━━━ Given data

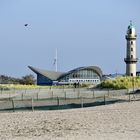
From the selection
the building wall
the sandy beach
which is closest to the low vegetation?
the building wall

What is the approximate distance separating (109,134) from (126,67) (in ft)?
301

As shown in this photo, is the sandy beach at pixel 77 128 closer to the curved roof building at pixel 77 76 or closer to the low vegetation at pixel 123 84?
the low vegetation at pixel 123 84

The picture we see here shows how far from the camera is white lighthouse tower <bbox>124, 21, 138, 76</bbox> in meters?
105

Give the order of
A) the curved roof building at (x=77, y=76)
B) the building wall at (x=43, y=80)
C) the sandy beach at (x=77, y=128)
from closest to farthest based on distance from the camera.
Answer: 1. the sandy beach at (x=77, y=128)
2. the curved roof building at (x=77, y=76)
3. the building wall at (x=43, y=80)

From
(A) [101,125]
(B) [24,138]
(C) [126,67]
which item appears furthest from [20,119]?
(C) [126,67]

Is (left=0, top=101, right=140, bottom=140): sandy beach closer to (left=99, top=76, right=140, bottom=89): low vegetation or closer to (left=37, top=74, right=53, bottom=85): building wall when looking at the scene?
(left=99, top=76, right=140, bottom=89): low vegetation

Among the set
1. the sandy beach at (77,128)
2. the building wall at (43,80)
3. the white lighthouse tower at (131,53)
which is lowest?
the sandy beach at (77,128)

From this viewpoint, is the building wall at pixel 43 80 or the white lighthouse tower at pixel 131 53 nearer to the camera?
the white lighthouse tower at pixel 131 53

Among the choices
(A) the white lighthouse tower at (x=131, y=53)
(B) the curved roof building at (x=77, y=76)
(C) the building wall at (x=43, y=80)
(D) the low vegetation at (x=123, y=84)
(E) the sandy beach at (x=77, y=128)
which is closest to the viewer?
(E) the sandy beach at (x=77, y=128)

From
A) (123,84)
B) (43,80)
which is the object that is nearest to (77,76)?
(43,80)

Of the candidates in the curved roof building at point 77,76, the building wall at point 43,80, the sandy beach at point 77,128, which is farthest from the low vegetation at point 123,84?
the sandy beach at point 77,128

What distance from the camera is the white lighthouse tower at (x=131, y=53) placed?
105 meters

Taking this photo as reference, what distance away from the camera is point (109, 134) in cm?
1664

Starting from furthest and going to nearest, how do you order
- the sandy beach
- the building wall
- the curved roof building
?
the building wall < the curved roof building < the sandy beach
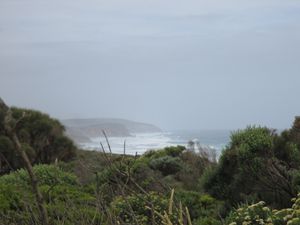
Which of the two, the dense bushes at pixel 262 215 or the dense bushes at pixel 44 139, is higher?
the dense bushes at pixel 44 139

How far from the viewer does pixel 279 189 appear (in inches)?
474

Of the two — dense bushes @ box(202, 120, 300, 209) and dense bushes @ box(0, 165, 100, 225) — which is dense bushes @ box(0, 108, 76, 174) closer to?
dense bushes @ box(0, 165, 100, 225)

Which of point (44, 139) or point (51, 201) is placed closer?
point (51, 201)

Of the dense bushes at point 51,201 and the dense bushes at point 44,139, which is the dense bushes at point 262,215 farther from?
the dense bushes at point 44,139

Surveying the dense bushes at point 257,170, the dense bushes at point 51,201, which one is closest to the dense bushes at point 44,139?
the dense bushes at point 51,201

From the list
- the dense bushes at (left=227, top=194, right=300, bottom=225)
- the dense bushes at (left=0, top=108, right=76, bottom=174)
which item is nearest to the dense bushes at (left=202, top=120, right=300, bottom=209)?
the dense bushes at (left=227, top=194, right=300, bottom=225)

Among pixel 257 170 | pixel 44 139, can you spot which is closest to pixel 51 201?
pixel 257 170

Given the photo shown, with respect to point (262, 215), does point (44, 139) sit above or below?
above

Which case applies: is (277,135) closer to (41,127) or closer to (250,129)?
(250,129)

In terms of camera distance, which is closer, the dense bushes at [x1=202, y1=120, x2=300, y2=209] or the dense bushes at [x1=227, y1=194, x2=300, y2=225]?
the dense bushes at [x1=227, y1=194, x2=300, y2=225]

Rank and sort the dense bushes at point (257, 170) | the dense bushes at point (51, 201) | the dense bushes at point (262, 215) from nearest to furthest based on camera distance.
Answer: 1. the dense bushes at point (51, 201)
2. the dense bushes at point (262, 215)
3. the dense bushes at point (257, 170)

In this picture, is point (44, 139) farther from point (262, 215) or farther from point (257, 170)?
point (262, 215)

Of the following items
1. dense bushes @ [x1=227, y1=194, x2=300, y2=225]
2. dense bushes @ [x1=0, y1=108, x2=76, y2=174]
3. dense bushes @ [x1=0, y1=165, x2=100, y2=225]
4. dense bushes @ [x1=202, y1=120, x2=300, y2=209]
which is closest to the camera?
dense bushes @ [x1=0, y1=165, x2=100, y2=225]

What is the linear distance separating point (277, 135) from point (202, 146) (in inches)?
516
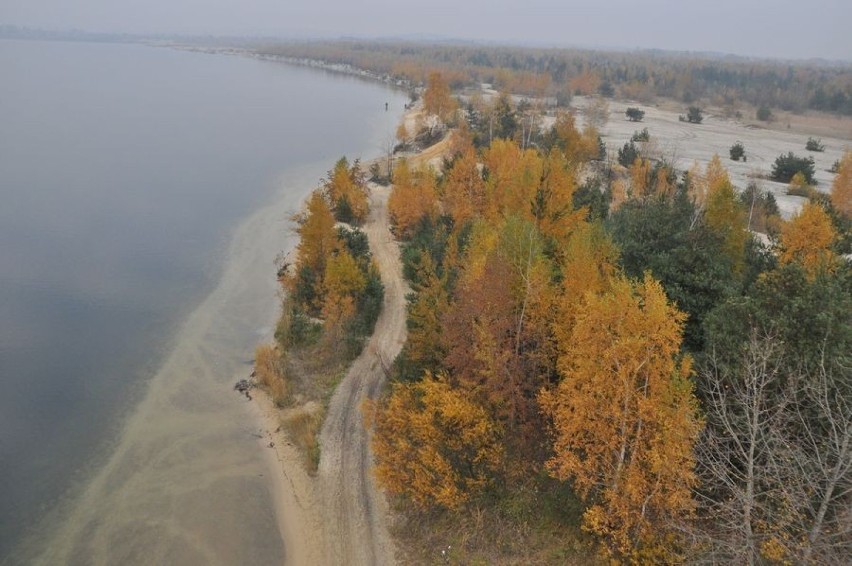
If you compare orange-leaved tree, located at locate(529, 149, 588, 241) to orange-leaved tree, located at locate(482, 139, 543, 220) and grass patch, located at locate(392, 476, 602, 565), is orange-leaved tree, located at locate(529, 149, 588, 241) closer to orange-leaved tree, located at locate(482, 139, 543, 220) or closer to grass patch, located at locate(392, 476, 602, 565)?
orange-leaved tree, located at locate(482, 139, 543, 220)

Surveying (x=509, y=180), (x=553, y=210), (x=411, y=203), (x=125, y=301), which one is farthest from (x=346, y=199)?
(x=553, y=210)

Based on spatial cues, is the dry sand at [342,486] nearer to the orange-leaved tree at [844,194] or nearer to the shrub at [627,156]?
the orange-leaved tree at [844,194]

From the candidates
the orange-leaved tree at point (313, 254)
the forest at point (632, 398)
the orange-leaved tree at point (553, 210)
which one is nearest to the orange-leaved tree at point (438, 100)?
the orange-leaved tree at point (313, 254)

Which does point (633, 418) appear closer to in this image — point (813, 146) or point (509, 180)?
point (509, 180)

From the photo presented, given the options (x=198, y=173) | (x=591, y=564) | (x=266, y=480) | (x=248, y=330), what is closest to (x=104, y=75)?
(x=198, y=173)

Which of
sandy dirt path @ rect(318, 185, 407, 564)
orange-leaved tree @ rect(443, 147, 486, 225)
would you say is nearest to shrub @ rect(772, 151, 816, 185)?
orange-leaved tree @ rect(443, 147, 486, 225)
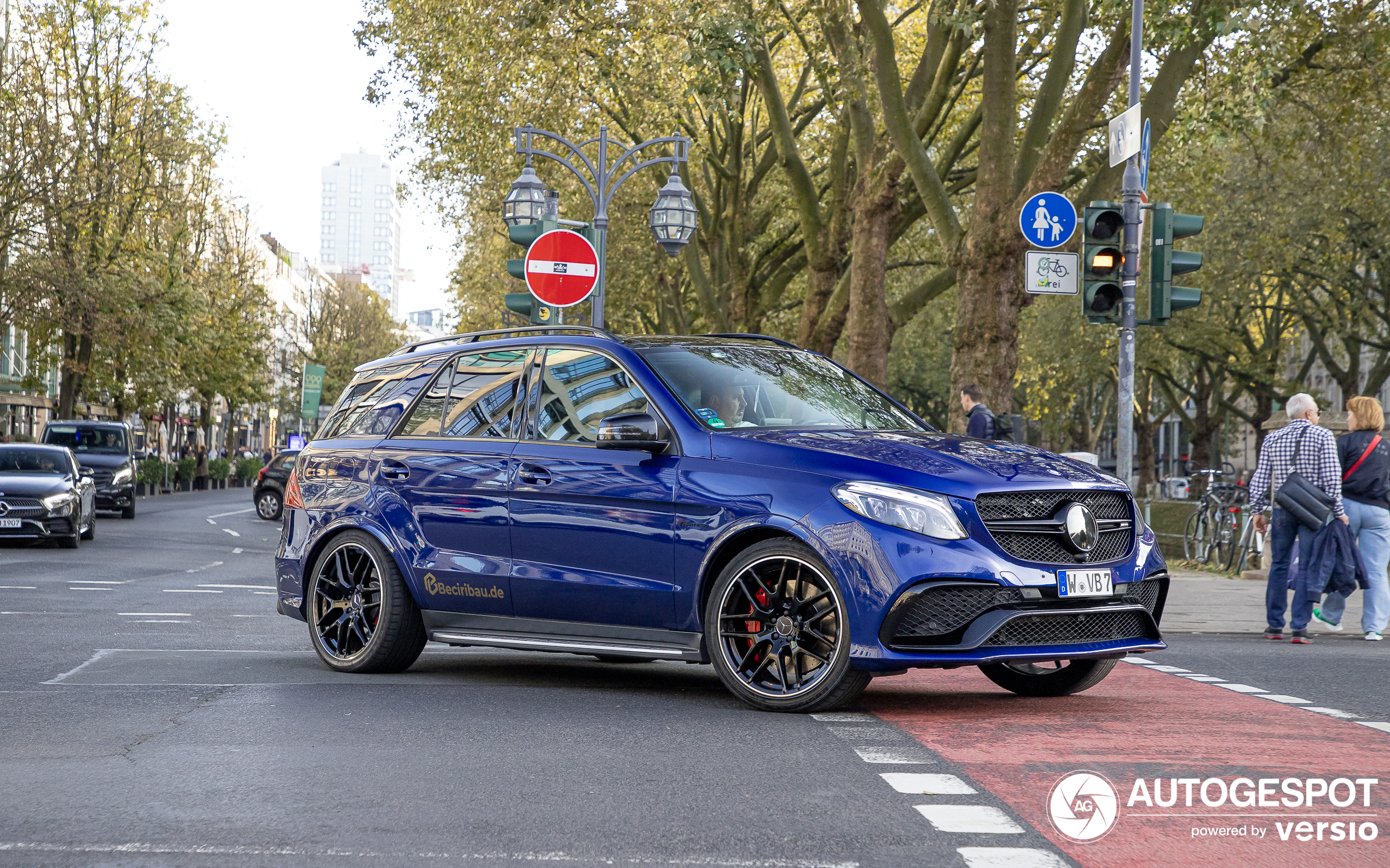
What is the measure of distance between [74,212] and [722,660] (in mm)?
33823

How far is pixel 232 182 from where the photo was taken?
Answer: 184 ft

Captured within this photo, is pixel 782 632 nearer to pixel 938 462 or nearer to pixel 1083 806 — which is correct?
pixel 938 462

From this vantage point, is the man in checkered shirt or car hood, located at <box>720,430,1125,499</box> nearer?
car hood, located at <box>720,430,1125,499</box>

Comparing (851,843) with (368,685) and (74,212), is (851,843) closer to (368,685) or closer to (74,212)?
(368,685)

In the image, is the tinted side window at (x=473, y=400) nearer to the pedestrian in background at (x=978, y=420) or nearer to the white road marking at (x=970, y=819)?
the white road marking at (x=970, y=819)

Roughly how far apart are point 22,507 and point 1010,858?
2092 centimetres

━━━━━━

Omit the pictures, and quote the material above exactly as given.

**Final answer:**
From the selection
the building wall
the sandy beach
which is closest to the low vegetation?
the building wall

What is the approximate distance separating (109,134) from (126,67) (in ft)?
301

As shown in this photo, is the sandy beach at pixel 77 128 closer to the curved roof building at pixel 77 76 or closer to the low vegetation at pixel 123 84?
the low vegetation at pixel 123 84

The picture we see here shows how far from the camera is white lighthouse tower <bbox>124, 21, 138, 76</bbox> in meters?
105

Give the order of
A) the curved roof building at (x=77, y=76)
B) the building wall at (x=43, y=80)
C) the sandy beach at (x=77, y=128)
from closest to farthest based on distance from the camera.
Answer: 1. the sandy beach at (x=77, y=128)
2. the curved roof building at (x=77, y=76)
3. the building wall at (x=43, y=80)

From
(A) [101,125]
(B) [24,138]
(C) [126,67]
which item appears furthest from [20,119]?
(C) [126,67]

Is (left=0, top=101, right=140, bottom=140): sandy beach closer to (left=99, top=76, right=140, bottom=89): low vegetation or closer to (left=37, top=74, right=53, bottom=85): building wall when looking at the scene?
(left=99, top=76, right=140, bottom=89): low vegetation

Among the set
1. the sandy beach at (77,128)
2. the building wall at (43,80)
3. the white lighthouse tower at (131,53)
which is lowest?
the sandy beach at (77,128)

From this viewpoint, is the building wall at pixel 43 80 or the white lighthouse tower at pixel 131 53 nearer to the camera?
the white lighthouse tower at pixel 131 53

Among the choices
(A) the white lighthouse tower at (x=131, y=53)
(B) the curved roof building at (x=77, y=76)
(C) the building wall at (x=43, y=80)
(D) the low vegetation at (x=123, y=84)
(E) the sandy beach at (x=77, y=128)
which is closest to the viewer?
(E) the sandy beach at (x=77, y=128)

From
A) (123,84)
B) (43,80)
which is the object that is nearest to (77,76)?
(43,80)

Of the candidates in the curved roof building at point 77,76, the building wall at point 43,80, the sandy beach at point 77,128, which is farthest from the low vegetation at point 123,84?
the sandy beach at point 77,128

What distance from the camera is the white lighthouse tower at (x=131, y=53) placed?
105 meters

Taking this photo as reference, what distance away from the camera is point (109, 134) in cm?
1664

Starting from furthest and going to nearest, how do you order
- the sandy beach
- the building wall
- the curved roof building
?
the building wall < the curved roof building < the sandy beach
Which of the two, the dense bushes at pixel 262 215 or the dense bushes at pixel 44 139, is higher?
the dense bushes at pixel 44 139

How far from the viewer does pixel 279 189 appear (in inches)?
474

Of the two — dense bushes @ box(202, 120, 300, 209) and dense bushes @ box(0, 165, 100, 225) — which is dense bushes @ box(0, 108, 76, 174) closer to?
dense bushes @ box(0, 165, 100, 225)

Which of point (44, 139) or point (51, 201) is placed closer?
point (51, 201)

Of the dense bushes at point 51,201 and the dense bushes at point 44,139, which is the dense bushes at point 262,215 farther from?
the dense bushes at point 44,139

Surveying the dense bushes at point 257,170, the dense bushes at point 51,201, which one is closest to the dense bushes at point 44,139?
the dense bushes at point 51,201

From the list
- the dense bushes at (left=227, top=194, right=300, bottom=225)
- the dense bushes at (left=0, top=108, right=76, bottom=174)
which item is nearest to the dense bushes at (left=202, top=120, right=300, bottom=209)?
the dense bushes at (left=227, top=194, right=300, bottom=225)

Among pixel 257 170 | pixel 44 139, can you spot which is closest to pixel 51 201?
pixel 257 170

Given the photo shown, with respect to point (262, 215), does point (44, 139) sit above or below?
above

Which case applies: is (277,135) closer to (41,127) or closer to (250,129)?
(250,129)

In terms of camera distance, which is closer, the dense bushes at [x1=202, y1=120, x2=300, y2=209] or the dense bushes at [x1=227, y1=194, x2=300, y2=225]?
the dense bushes at [x1=227, y1=194, x2=300, y2=225]

Rank and sort the dense bushes at point (257, 170) | the dense bushes at point (51, 201) | the dense bushes at point (262, 215) from nearest to furthest based on camera distance.
Answer: 1. the dense bushes at point (51, 201)
2. the dense bushes at point (262, 215)
3. the dense bushes at point (257, 170)

In this picture, is point (44, 139) farther from point (262, 215) or farther from point (257, 170)?
point (262, 215)

Of the following items
1. dense bushes @ [x1=227, y1=194, x2=300, y2=225]
2. dense bushes @ [x1=0, y1=108, x2=76, y2=174]
3. dense bushes @ [x1=0, y1=165, x2=100, y2=225]
4. dense bushes @ [x1=202, y1=120, x2=300, y2=209]
which is closest to the camera?
dense bushes @ [x1=0, y1=165, x2=100, y2=225]

What is the linear distance separating point (277, 135) from point (202, 146) (in inches)?
516
If you compare orange-leaved tree, located at locate(529, 149, 588, 241) to orange-leaved tree, located at locate(482, 139, 543, 220) and grass patch, located at locate(392, 476, 602, 565), is orange-leaved tree, located at locate(529, 149, 588, 241) closer to orange-leaved tree, located at locate(482, 139, 543, 220) or closer to grass patch, located at locate(392, 476, 602, 565)?
orange-leaved tree, located at locate(482, 139, 543, 220)

Surveying (x=509, y=180), (x=553, y=210), (x=411, y=203), (x=125, y=301), which one is farthest from (x=346, y=199)?
(x=553, y=210)

Based on spatial cues, is the dry sand at [342,486] nearer to the orange-leaved tree at [844,194] or nearer to the shrub at [627,156]?
the orange-leaved tree at [844,194]

From the candidates
the orange-leaved tree at point (313, 254)
the forest at point (632, 398)
the orange-leaved tree at point (553, 210)
which one is nearest to the orange-leaved tree at point (438, 100)?
the orange-leaved tree at point (313, 254)

Which does point (633, 418) appear closer to in this image — point (813, 146) or point (509, 180)?
point (509, 180)

From the photo presented, given the options (x=198, y=173) | (x=591, y=564) | (x=266, y=480) | (x=248, y=330), what is closest to (x=104, y=75)?
(x=198, y=173)

Which of
sandy dirt path @ rect(318, 185, 407, 564)
orange-leaved tree @ rect(443, 147, 486, 225)
would you say is nearest to shrub @ rect(772, 151, 816, 185)?
orange-leaved tree @ rect(443, 147, 486, 225)
What is the measure of distance between [74,212] and [722,660] (in mm)?
33823

How far is pixel 232 182 from where the photo was taken?
Answer: 184 ft

Captured within this photo, is pixel 782 632 nearer to pixel 938 462 or nearer to pixel 1083 806 — which is correct?
pixel 938 462

From this vantage point, is the man in checkered shirt or car hood, located at <box>720,430,1125,499</box> nearer?
car hood, located at <box>720,430,1125,499</box>

Comparing (851,843) with (368,685) and (74,212), is (851,843) closer to (368,685) or closer to (74,212)?
(368,685)

In the image, is the tinted side window at (x=473, y=400) nearer to the pedestrian in background at (x=978, y=420) or nearer to the white road marking at (x=970, y=819)?
the white road marking at (x=970, y=819)

Roughly how far apart are point 22,507 and point 1010,858?
2092 centimetres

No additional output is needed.